The Indicator, Patient Care, and Nursing Practice
The selected quality measure has influenced patient care and nursing practice by motivating experiments with fall prevention measures and protocols. After the recognition of PF as an NDNQI indicator, nursing practice has changed to include more frequent interventions involving bed alarm use, but the practice of using patient sitters has not become more common (Fehlberg et al., 2018). The effects on both practice and patient care depend on patient populations. For instance, physical restriction and no toileting alone policies have become more prominent in post-surgery clients, whereas individual guidance and walking aids usually supplement care measures aimed at the elderly (Barmentloo et al., 2021; Cangany et al., 2018; Fehlberg et al., 2018). Thus, the systems-level changes peculiar to care and nurses’ activities involve further sophistication of internal PF prevention guidelines.
Conclusion
Finally, being underpinned by the CMS no-pay policy, the PF indicator partially supports better quality outcomes and medical ethics and influences patient care and nurses’ practice by increasing the utilization of fall prevention strategies.
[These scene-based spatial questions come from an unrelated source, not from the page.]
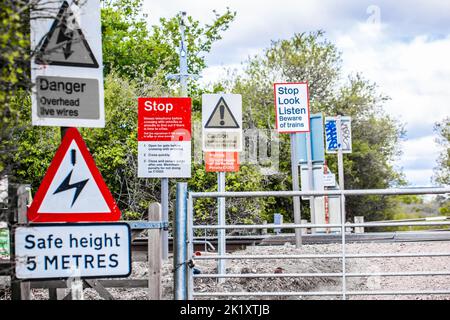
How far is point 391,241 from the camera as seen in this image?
21281 mm

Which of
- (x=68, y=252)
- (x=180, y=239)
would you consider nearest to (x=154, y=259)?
(x=180, y=239)

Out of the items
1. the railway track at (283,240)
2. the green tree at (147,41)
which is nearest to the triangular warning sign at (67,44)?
the railway track at (283,240)

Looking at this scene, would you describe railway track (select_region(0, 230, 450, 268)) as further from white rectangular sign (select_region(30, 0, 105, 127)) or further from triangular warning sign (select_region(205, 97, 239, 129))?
white rectangular sign (select_region(30, 0, 105, 127))

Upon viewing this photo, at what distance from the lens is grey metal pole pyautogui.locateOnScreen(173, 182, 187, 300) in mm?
9562

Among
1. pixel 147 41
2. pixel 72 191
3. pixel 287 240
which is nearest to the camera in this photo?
pixel 72 191

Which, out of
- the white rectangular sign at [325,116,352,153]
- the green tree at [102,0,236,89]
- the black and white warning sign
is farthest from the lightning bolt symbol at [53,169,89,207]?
the green tree at [102,0,236,89]

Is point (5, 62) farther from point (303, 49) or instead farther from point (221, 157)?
point (303, 49)

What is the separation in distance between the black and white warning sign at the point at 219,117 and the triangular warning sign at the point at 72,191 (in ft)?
22.1

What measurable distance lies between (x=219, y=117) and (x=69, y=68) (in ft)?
23.4

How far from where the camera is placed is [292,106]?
16.7 meters

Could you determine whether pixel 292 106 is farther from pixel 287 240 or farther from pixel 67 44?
pixel 67 44

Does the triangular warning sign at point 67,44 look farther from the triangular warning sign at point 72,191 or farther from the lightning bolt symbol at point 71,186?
the lightning bolt symbol at point 71,186

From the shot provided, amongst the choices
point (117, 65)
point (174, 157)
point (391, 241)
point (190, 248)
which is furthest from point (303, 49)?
point (190, 248)
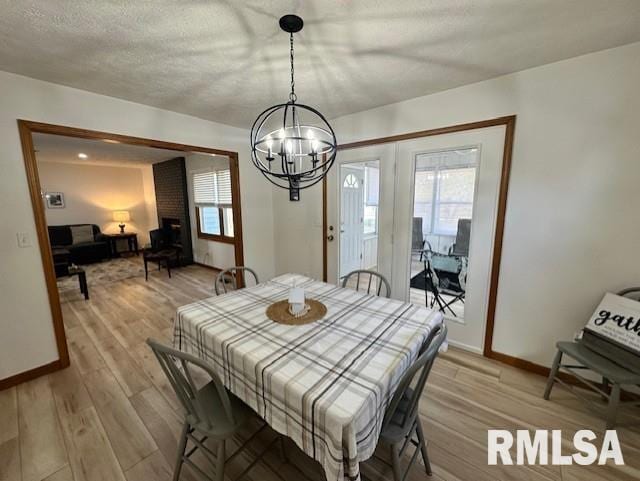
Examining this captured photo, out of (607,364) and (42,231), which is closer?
(607,364)

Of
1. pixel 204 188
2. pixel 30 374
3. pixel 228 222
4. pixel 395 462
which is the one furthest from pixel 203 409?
pixel 204 188

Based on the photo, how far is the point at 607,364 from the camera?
1.58 m

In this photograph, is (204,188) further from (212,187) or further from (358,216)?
(358,216)

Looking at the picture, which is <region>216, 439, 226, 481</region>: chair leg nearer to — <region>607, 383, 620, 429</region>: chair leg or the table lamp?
<region>607, 383, 620, 429</region>: chair leg

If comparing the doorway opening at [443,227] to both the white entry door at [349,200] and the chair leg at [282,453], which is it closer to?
the white entry door at [349,200]

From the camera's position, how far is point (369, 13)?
1.34m

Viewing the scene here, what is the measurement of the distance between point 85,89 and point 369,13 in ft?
7.99

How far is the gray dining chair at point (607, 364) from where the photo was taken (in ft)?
4.89

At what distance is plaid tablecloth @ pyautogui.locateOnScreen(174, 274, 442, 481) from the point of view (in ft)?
2.93

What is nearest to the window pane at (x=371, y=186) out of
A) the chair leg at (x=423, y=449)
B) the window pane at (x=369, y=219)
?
the window pane at (x=369, y=219)

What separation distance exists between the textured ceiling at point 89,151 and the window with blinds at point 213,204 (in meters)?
0.74

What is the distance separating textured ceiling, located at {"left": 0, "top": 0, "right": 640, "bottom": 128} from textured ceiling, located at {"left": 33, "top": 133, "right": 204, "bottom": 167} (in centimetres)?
198

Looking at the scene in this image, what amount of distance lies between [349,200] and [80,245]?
6.08 meters

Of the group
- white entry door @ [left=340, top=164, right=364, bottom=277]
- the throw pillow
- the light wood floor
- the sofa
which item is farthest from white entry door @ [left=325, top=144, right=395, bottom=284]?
the throw pillow
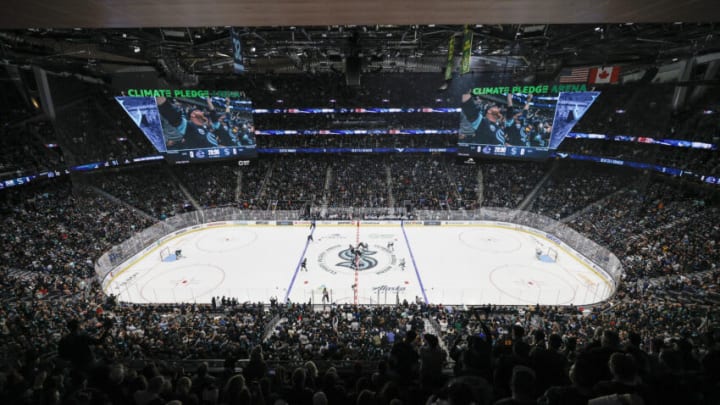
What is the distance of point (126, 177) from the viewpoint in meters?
34.2

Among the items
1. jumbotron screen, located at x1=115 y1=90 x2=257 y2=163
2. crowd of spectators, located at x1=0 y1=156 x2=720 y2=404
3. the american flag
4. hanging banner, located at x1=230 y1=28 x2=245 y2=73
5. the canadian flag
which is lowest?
crowd of spectators, located at x1=0 y1=156 x2=720 y2=404

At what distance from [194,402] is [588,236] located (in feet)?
97.7

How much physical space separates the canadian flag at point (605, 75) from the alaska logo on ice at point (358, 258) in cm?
2658

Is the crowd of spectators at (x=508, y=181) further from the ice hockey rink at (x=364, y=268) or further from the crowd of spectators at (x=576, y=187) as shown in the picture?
the ice hockey rink at (x=364, y=268)

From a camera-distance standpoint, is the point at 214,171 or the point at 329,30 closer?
the point at 329,30

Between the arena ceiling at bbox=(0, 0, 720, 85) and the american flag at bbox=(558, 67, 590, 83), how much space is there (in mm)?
995

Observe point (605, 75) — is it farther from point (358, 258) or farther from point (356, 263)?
point (356, 263)

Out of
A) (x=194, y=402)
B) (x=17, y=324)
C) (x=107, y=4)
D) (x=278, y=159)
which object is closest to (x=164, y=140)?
(x=278, y=159)

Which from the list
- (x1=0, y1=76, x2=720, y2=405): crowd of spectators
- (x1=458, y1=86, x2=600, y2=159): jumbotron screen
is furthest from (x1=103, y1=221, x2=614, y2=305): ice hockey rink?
(x1=458, y1=86, x2=600, y2=159): jumbotron screen

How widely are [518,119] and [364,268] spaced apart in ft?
75.1

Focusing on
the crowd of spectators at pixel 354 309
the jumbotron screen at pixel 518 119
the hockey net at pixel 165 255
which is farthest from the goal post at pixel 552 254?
the hockey net at pixel 165 255

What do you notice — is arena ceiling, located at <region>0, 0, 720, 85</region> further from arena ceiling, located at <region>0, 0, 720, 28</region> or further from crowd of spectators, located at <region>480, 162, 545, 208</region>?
crowd of spectators, located at <region>480, 162, 545, 208</region>

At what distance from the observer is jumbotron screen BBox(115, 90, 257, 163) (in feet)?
108

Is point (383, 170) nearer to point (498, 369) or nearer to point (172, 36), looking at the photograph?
point (172, 36)
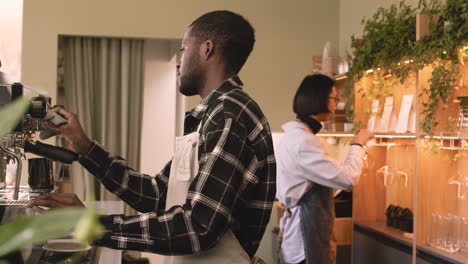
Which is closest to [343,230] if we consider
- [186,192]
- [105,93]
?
[105,93]

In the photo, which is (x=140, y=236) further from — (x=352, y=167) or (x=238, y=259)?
(x=352, y=167)

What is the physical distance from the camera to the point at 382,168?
3658 millimetres

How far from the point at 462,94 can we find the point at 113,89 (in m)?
2.81

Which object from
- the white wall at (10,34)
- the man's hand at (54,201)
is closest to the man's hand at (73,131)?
the man's hand at (54,201)

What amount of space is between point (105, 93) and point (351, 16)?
207cm

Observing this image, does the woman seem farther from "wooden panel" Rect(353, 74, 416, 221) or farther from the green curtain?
the green curtain

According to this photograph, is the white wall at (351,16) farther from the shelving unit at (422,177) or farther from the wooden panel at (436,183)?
the wooden panel at (436,183)

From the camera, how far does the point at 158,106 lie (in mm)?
6535

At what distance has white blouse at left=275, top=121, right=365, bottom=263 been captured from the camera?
2.93 meters

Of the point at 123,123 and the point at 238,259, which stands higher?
the point at 123,123

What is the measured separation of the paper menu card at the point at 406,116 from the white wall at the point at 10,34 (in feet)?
10.3

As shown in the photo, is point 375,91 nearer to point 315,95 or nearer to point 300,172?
point 315,95

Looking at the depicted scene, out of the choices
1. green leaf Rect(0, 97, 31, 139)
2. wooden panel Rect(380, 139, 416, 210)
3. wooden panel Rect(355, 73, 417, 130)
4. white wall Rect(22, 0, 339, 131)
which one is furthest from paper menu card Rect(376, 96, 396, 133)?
green leaf Rect(0, 97, 31, 139)

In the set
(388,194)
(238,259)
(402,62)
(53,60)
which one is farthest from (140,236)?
(53,60)
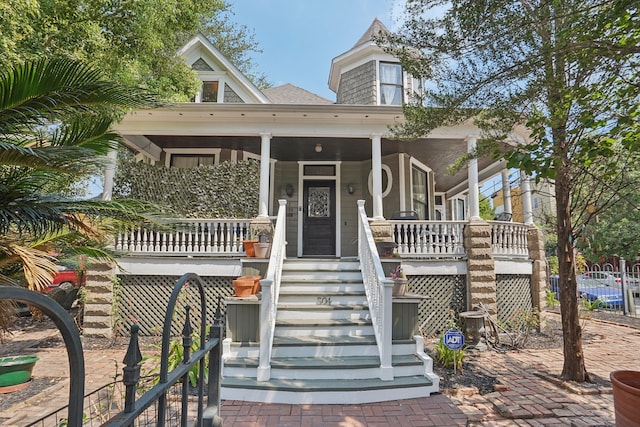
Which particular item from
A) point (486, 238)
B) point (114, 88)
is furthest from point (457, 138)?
point (114, 88)

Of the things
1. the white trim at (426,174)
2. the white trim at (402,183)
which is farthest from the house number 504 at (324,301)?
the white trim at (426,174)

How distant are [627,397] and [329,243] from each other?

The refusal to reimburse PF-related expenses caused an increase in the utilization of anti-fall technology, including bed alarms and walking supplies. Also, communication- and education-based interventions for high-risk patients have been encouraged.
References
Barmentloo, L. M., Erasmus, V., Olij, B. F., Haagsma, J. A., Mackenbach, J. P., Oudshoorn, C., Sxhuit, S. C. E., van der Velde, N., & Polinder, S. (2021). Can fall risk screening and fall prevention advice in hospital settings motivate older adult patients to take action to reduce fall risk? Journal of Applied Gerontology, 07334648211004037. Web.
Cangany, M., Peters, L., Gregg, K., Welsh, T., & Jimison, B. (2018). Preventing falls: Is no toileting alone the answer? MedSurg Nursing, 27(6), 379-382. Web.
Fehlberg, E. A., Lucero, R. J., Weaver, M. T., McDaniel, A. M., Chandler, M., Richey, P. A., Mion, L. C., & Shorr, R. I. (2018). Impact of the CMS no-pay policy on hospital-acquired fall prevention related practice patterns. Innovation in Aging, 1(3), 1-7. Web.
Staggs, V. S., Turner, K., Potter, C., Cramer, E., Dunton, N., Mion, L. C., & Shorr, R. I. (2020). Unit-level variation in bed alarm use in US hospitals. Research in Nursing & Health, 43(4), 365-372. Web.